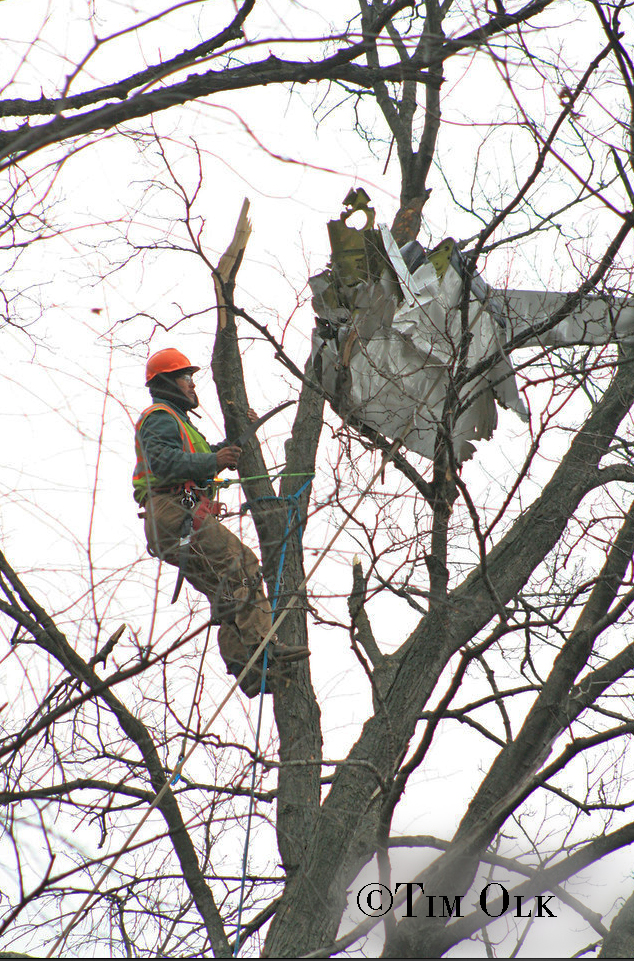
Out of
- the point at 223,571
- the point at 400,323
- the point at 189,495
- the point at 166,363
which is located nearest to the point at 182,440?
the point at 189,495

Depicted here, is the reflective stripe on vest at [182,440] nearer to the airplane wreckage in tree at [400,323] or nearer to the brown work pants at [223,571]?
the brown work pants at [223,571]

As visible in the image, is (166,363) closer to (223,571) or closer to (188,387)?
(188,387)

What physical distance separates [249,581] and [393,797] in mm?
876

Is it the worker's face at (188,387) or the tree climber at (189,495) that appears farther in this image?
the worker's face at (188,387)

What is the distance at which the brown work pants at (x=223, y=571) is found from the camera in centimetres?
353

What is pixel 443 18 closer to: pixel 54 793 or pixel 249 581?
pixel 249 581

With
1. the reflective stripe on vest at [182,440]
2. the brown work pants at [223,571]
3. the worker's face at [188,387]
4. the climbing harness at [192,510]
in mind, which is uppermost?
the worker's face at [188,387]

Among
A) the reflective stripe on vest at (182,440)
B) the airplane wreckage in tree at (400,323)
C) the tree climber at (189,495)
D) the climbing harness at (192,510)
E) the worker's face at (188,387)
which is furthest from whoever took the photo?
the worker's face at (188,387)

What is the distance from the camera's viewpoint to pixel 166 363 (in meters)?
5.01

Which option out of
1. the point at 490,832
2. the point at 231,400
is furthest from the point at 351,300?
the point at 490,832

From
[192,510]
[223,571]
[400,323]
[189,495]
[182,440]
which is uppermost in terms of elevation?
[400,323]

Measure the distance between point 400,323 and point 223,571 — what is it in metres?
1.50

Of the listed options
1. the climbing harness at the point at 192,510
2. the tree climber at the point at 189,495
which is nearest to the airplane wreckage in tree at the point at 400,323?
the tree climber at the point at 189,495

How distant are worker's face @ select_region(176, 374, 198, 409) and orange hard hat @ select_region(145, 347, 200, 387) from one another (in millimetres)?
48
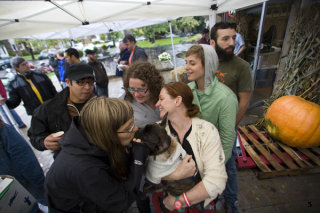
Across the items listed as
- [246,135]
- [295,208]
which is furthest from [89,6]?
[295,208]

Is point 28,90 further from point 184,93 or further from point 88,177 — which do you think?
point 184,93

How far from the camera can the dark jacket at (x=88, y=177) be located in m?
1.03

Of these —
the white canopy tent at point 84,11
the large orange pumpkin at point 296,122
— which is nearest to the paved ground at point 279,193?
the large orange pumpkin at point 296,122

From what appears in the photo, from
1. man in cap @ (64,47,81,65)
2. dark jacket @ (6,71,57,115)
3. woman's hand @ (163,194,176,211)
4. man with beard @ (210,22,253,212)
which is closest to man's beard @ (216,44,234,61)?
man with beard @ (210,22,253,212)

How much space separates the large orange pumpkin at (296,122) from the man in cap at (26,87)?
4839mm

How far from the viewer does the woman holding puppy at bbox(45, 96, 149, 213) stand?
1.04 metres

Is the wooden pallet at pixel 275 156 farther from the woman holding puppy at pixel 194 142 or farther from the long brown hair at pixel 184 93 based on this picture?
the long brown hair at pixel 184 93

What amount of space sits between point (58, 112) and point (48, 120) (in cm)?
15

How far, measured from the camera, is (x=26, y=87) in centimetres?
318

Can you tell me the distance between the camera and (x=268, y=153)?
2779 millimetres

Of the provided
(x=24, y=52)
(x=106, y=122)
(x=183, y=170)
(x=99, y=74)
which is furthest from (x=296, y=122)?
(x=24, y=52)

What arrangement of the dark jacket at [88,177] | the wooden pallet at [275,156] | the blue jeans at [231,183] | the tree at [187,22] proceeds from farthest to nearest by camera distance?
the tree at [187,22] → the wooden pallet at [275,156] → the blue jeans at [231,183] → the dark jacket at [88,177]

* * * * * * * * *

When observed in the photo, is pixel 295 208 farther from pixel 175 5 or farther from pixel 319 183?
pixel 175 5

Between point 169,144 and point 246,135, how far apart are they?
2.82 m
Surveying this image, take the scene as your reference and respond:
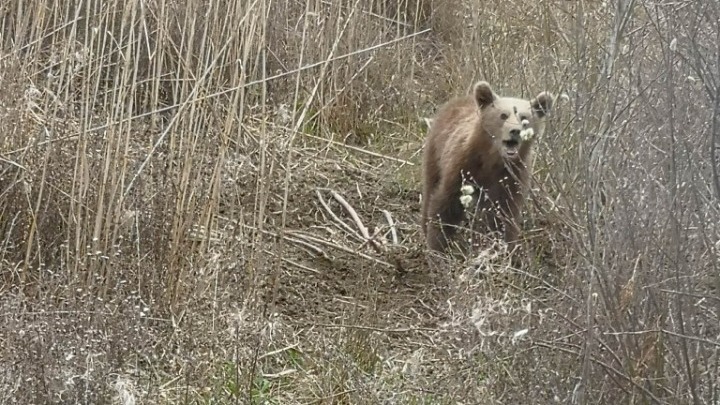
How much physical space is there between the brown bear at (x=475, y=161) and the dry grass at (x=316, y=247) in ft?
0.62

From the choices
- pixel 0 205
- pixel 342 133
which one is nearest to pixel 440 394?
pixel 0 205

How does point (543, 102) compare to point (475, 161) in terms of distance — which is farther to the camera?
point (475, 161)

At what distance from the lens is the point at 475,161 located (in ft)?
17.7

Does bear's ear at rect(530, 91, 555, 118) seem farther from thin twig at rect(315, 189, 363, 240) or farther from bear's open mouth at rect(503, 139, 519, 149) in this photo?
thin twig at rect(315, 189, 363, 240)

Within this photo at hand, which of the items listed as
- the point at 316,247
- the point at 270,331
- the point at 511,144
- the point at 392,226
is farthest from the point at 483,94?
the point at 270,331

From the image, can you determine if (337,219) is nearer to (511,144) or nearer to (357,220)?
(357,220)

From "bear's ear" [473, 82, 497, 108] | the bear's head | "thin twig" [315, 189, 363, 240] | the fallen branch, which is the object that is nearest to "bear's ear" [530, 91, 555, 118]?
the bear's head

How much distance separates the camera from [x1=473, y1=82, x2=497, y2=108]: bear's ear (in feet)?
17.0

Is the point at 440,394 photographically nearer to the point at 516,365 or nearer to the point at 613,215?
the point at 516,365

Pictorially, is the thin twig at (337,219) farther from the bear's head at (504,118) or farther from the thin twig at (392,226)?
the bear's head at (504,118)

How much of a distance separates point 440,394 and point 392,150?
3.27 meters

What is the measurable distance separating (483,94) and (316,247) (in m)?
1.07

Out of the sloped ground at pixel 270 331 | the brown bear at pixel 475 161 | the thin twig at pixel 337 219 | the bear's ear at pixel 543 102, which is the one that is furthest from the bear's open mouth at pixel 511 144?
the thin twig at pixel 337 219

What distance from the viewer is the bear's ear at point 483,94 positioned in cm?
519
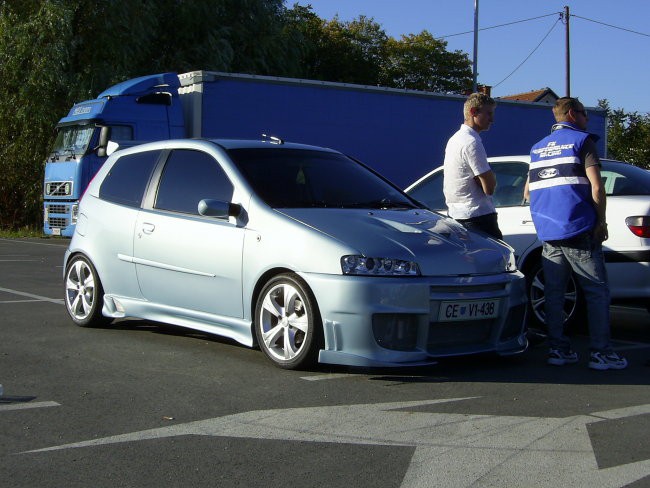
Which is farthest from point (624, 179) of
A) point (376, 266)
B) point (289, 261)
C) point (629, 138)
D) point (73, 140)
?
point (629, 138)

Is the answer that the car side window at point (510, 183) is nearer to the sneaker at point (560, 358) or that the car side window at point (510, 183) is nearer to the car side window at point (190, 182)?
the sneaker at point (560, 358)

* * * * * * * * *

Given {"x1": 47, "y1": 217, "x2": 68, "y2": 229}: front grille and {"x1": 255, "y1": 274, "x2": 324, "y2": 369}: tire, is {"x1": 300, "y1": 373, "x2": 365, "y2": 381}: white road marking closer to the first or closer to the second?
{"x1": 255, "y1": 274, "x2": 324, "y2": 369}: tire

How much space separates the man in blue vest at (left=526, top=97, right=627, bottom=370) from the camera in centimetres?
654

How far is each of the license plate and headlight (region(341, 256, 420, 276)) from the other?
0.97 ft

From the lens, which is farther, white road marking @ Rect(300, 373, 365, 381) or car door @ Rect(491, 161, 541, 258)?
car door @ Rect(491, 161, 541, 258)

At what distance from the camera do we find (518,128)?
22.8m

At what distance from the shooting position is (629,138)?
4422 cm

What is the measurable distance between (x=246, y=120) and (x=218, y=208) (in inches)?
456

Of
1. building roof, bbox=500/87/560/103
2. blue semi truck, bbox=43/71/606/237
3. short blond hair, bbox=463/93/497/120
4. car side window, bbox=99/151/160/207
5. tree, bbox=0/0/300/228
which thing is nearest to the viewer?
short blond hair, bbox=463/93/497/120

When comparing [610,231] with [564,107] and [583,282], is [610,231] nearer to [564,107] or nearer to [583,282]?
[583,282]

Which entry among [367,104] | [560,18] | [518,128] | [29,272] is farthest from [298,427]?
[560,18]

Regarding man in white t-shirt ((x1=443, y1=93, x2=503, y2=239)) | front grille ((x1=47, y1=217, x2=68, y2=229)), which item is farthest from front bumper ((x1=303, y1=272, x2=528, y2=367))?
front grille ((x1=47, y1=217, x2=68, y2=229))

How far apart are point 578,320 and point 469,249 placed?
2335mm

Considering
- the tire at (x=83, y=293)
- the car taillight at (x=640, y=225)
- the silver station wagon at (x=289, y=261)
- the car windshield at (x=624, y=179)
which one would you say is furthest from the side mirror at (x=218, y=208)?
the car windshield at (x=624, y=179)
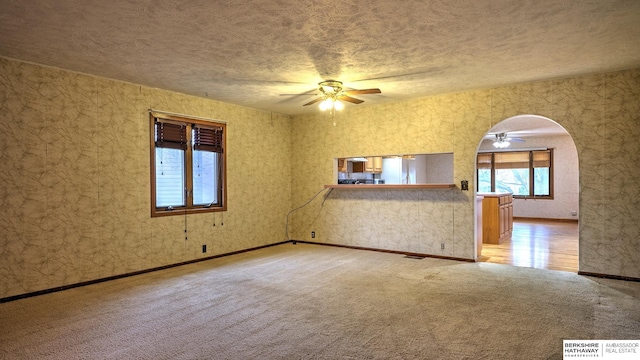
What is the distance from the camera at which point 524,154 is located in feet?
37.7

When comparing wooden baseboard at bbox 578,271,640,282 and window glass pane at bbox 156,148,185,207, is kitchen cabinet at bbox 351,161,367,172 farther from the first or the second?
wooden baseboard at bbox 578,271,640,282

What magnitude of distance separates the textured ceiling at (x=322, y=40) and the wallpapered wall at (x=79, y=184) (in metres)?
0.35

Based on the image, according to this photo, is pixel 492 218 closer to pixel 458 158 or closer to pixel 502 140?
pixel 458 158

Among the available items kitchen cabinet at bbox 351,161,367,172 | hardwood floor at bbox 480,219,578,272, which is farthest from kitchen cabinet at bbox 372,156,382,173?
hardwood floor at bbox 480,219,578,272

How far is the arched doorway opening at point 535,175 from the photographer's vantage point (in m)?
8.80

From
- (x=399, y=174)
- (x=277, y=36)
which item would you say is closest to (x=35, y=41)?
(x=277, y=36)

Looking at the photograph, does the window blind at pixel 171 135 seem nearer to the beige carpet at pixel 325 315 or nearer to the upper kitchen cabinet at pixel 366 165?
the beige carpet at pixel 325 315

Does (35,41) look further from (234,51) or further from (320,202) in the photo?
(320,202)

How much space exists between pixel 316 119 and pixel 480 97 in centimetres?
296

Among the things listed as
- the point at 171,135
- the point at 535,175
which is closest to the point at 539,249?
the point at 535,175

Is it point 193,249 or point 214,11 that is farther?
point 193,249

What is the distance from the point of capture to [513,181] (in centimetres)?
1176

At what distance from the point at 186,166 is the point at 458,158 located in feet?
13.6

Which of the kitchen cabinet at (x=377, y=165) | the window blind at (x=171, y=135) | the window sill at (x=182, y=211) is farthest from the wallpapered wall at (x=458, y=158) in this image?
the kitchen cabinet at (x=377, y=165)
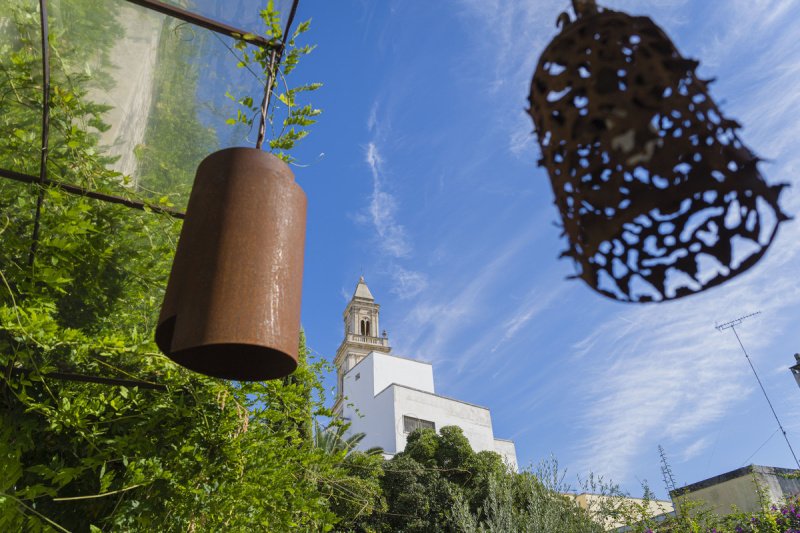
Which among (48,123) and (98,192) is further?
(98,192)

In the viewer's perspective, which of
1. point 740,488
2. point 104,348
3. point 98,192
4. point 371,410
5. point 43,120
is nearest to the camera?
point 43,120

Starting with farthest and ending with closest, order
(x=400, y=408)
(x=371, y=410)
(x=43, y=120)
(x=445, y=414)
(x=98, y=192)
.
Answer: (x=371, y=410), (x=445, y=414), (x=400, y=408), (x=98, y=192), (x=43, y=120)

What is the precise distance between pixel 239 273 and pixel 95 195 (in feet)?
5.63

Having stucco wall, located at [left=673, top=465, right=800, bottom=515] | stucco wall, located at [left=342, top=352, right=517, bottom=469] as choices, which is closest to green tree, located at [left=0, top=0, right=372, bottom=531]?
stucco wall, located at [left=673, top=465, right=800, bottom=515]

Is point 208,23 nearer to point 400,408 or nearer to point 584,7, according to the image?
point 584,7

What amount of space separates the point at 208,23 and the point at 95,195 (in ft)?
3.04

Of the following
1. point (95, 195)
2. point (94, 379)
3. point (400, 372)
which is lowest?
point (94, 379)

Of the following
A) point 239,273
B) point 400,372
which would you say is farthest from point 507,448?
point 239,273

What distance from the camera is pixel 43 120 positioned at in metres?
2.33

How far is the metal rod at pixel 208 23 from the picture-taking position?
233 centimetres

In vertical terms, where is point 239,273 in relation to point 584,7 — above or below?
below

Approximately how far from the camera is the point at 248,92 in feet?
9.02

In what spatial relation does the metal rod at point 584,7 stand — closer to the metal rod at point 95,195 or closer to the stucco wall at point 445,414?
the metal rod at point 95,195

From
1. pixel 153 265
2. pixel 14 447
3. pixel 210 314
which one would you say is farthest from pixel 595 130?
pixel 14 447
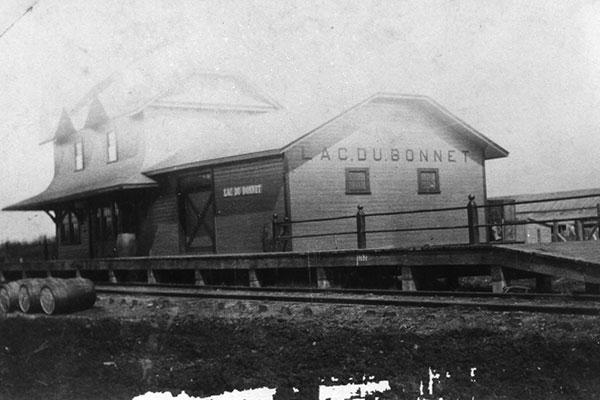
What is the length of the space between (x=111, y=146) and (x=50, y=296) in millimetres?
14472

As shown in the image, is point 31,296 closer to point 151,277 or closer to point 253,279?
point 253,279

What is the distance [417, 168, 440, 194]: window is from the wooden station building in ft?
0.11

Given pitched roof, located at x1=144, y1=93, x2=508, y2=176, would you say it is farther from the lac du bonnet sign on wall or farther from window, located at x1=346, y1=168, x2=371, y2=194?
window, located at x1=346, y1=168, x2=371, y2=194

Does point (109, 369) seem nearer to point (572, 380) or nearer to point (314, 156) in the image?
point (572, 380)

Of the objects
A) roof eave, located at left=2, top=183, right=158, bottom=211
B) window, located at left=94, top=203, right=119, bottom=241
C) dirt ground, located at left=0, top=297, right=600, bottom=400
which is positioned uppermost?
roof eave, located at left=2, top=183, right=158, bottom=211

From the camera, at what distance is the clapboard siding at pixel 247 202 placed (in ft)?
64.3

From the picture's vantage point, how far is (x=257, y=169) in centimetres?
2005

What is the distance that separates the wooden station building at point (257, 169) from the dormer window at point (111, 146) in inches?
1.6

* * * * * * * * *

• _Set exercise_:
Gather every line from the three blocks above that contains the word "reflective", treating uppercase and lowercase as different.

• _Problem solution_:
Depicted here, is the reflective stripe on vest at [182,440] nearer to the airplane wreckage in tree at [400,323] or nearer to the brown work pants at [223,571]?
1. the reflective stripe on vest at [182,440]
A) the reflective stripe on vest at (182,440)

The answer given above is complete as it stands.